◆ **Extract provided**:
Veg Box Newsletter 11th January: Brexit and Other Vegetable Challenges

Marmalade recipe

The Online Veg Box Shop is Open!

The Online Veg Box Shop is open for deliveries next week. 

I can hardly believe it, but it’s time to make marmalade again, and the Online Veg Box Shop is stocked up with Seville oranges, bitter and wonderful. I love the small culinary traditions that keep the years moving round, serving as landmarks in our memory as well as something to look forward to. I will again be making my grandma’s marmalade next weekend, which I think is the best sort: dark, long-cooked, darkened with treacle,  thick-cut peel. I’d love to see what marmalade you make, if you take part in this annual, sticky-spooned celebration. And if you’ve never made marmalade before, I recommend giving it a shot heartily, as nothing is more pleasing than filling the empty jars you’ve been saving- without knowing quite why- with something bright, sweet, and golden. 

We’re also introducing organic ghee from Happy Butter, so pick up a jar to give your daals and curries all the richness you didn’t know they were missing. And a top tip from veg box manager Sally is to use ghee to make popcorn, so it tastes all buttery but stays perfect and crisp.

From the foragers this week we have alexander, which is delicious, traditional, and quite versatile, and sea beet, a spinach-like leaf from the coast.

◆ **What you will do**:
a) In the veg box newsletter, what does veg box manager Sally recommend using ghee to make?
b) Carry on writing the veg box newsletter, picking up after its last sentence about sea beet.
The lines further down have no connection to the veg box newsletter.

◆ **Supplied data**:
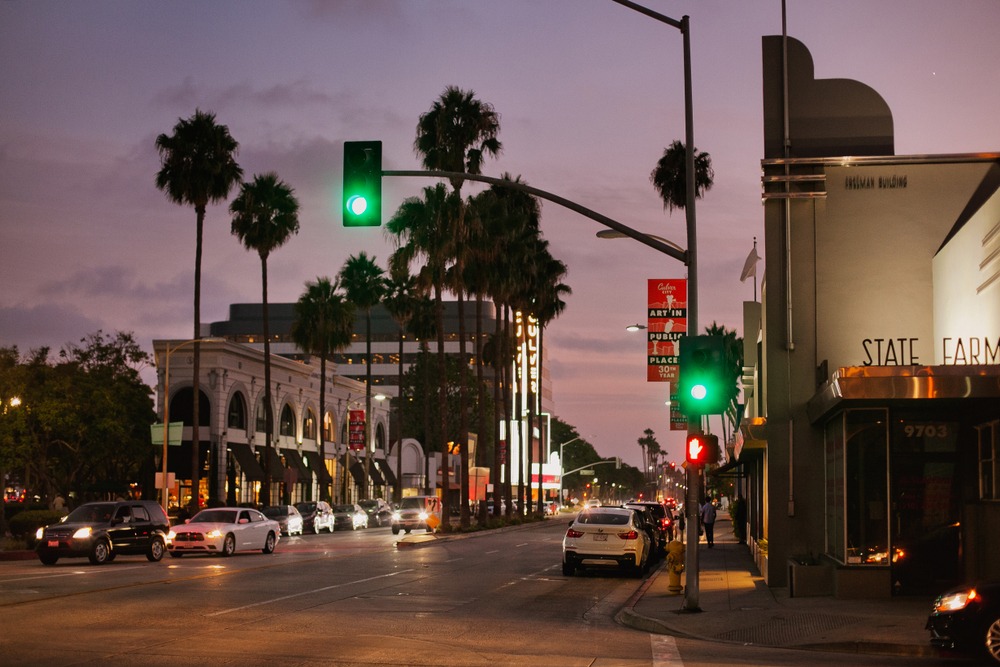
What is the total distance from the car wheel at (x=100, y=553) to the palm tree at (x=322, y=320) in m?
39.8

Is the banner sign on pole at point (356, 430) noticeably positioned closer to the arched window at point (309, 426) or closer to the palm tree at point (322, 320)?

◆ **Answers to each task**:
a) Popcorn.

b)
The deadline to get your orders in is 11pm Monday.



You can read about changes made to our service due to the pandemic here

Recycling and Reusing Packaging

 Just a reminder of what we collect from your door each week: 

Veg Boxes– we reuse these
Mossgiel Milk bottles – we return these to the dairy for reuse
Ed’s Bees jars – we return these to Ed (and his bees) for reuse
Plastic bottle lids – we recycle these
Plant pots from Locavore potted herbs- our farm reuses these
Locavore hummus Vegware pots – we return these to vegware to be biodegraded
Ella’s Kitchen baby food pouches – we recycle these

We aren’t able to accept glass bottles, egg boxes, or any other items for recycling, I’m afraid. Please dispose of these as you choose

In the Veg Boxes This Week

Subject to last minute changes

Check out storage guidance for helpful tips and tricks on how to prolong the life of your fresh produce. If you’re wondering where your veg comes from, have a look at these maps. You can also join your fellow subscribers over in the Facebook group for lots of tips, tricks, and recipe ideas!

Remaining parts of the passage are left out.